── Artigo ──
As descrições do campo de refugiados de Zaatari, na Jordânia, quase sempre relatam um grande mercado público que abriga uma multidão de pessoas fugindo da guerra do outro lado da fronteira, na Síria. Com uma rua principal, vendedores de frutas e legumes, utensílios domésticos e roupas disputam lado a lado cada cliente. A eles, juntam-se o pouco entretenimento acessível aos refugiados sírios, cafeterias com o tradicional narguilé, onde homens e mulheres fumam e assistem às notícias e o desenrolar da guerra civil na Síria.
Natural de Brasília, Yara Romariz Maasri, 29 anos, trabalha no escritório da Agência para Refugiados da ONU (Acnur) em Amã, capital da Jordânia, na coordenação da resposta humanitária aos refugiados sírios. “Somos 60 agências diferentes nesta unidade que coordena as ações humanitárias de diversas agências da ONU, ONGs locais e internacionais. Minha função é dar o apoio aos setores de segurança alimentar e saúde”, disse ela a VEJA.com.
───
── Listagem ──
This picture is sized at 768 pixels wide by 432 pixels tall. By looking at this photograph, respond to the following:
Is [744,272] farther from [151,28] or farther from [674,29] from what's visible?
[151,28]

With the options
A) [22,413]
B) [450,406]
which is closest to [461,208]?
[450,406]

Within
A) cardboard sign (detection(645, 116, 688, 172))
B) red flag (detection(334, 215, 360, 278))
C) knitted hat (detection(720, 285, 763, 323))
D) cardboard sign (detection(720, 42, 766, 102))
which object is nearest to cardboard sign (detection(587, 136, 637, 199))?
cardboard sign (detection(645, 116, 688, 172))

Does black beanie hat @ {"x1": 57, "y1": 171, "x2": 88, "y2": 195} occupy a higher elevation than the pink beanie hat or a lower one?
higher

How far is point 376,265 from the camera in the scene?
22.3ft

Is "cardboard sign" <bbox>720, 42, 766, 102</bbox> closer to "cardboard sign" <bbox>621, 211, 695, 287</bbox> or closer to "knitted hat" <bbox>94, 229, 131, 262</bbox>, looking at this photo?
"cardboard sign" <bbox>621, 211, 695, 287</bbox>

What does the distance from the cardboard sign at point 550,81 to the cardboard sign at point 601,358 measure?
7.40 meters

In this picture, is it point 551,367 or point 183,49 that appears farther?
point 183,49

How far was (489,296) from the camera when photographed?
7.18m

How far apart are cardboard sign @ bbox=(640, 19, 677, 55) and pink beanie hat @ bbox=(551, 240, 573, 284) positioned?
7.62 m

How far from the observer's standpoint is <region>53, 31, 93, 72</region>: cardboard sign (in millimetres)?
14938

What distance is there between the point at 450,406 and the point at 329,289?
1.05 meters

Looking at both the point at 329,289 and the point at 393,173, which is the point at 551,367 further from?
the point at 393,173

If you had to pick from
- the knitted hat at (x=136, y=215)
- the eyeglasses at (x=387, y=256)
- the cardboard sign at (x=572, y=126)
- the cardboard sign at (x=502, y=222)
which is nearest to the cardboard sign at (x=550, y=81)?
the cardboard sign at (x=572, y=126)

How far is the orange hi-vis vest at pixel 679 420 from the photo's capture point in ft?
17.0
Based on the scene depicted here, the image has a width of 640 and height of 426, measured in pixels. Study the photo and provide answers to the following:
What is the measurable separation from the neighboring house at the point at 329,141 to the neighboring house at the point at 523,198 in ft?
───
O que se pede:
[1] Reescreva o trecho do artigo sobre o campo de Zaatari que vai de "As descrições do" até "civil na Síria.", substituindo "narguilé" por "cachimbo d'água".
[2] Por favor, continue o artigo sobre o campo de Zaatari a partir da última frase apresentada.
A listagem é um material à parte, independente do artigo.

Respostas por tarefa:
[1]
As descrições do campo de refugiados de Zaatari, na Jordânia, quase sempre relatam um grande mercado público que abriga uma multidão de pessoas fugindo da guerra do outro lado da fronteira, na Síria. Com uma rua principal, vendedores de frutas e legumes, utensílios domésticos e roupas disputam lado a lado cada cliente. A eles, juntam-se o pouco entretenimento acessível aos refugiados sírios, cafeterias com o tradicional cachimbo d'água, onde homens e mulheres fumam e assistem às notícias e o desenrolar da guerra civil na Síria.

[2]
Filha de mãe brasileira e pai libanês, Yara se formou em Literatura Inglesa pela Universidade St. Andrews, na Escócia, e obteve um mestrado em Estudos de Migração Forçada pelo Centro de Estudos de Refugiados da Universidade de Oxford, na Inglaterra. Trabalhando desde 2008 com refugiados para diversas agências humanitárias internacionais, a brasileira passou por países como Camarões, Quênia e Líbano. “Trabalhei com refugiados iraquianos, centro-africanos e somalianos nestes países”, contou a brasiliense.
Segundo dados da Acnur, a Jordânia abriga mais de 550 000 refugiados sírios registrados com a agência. Zaatari, que também é um vilarejo jordaniano, abriga uma população que em torno de 145 000 pessoas – a quarta maior cidade do país. Com uma área de cerca de 8,75 km2 (área equivalente ao bairro Vila Mariana em São Paulo) e localizado no norte do país, perto da fronteira com a Síria, o campo foi inicialmente projetado para receber cerca de 60 000 sírios, mas o grande fluxo diário de refugiados fez com que a população crescesse rapidamente, gerando problemas como falta de comida e melhores acomodações.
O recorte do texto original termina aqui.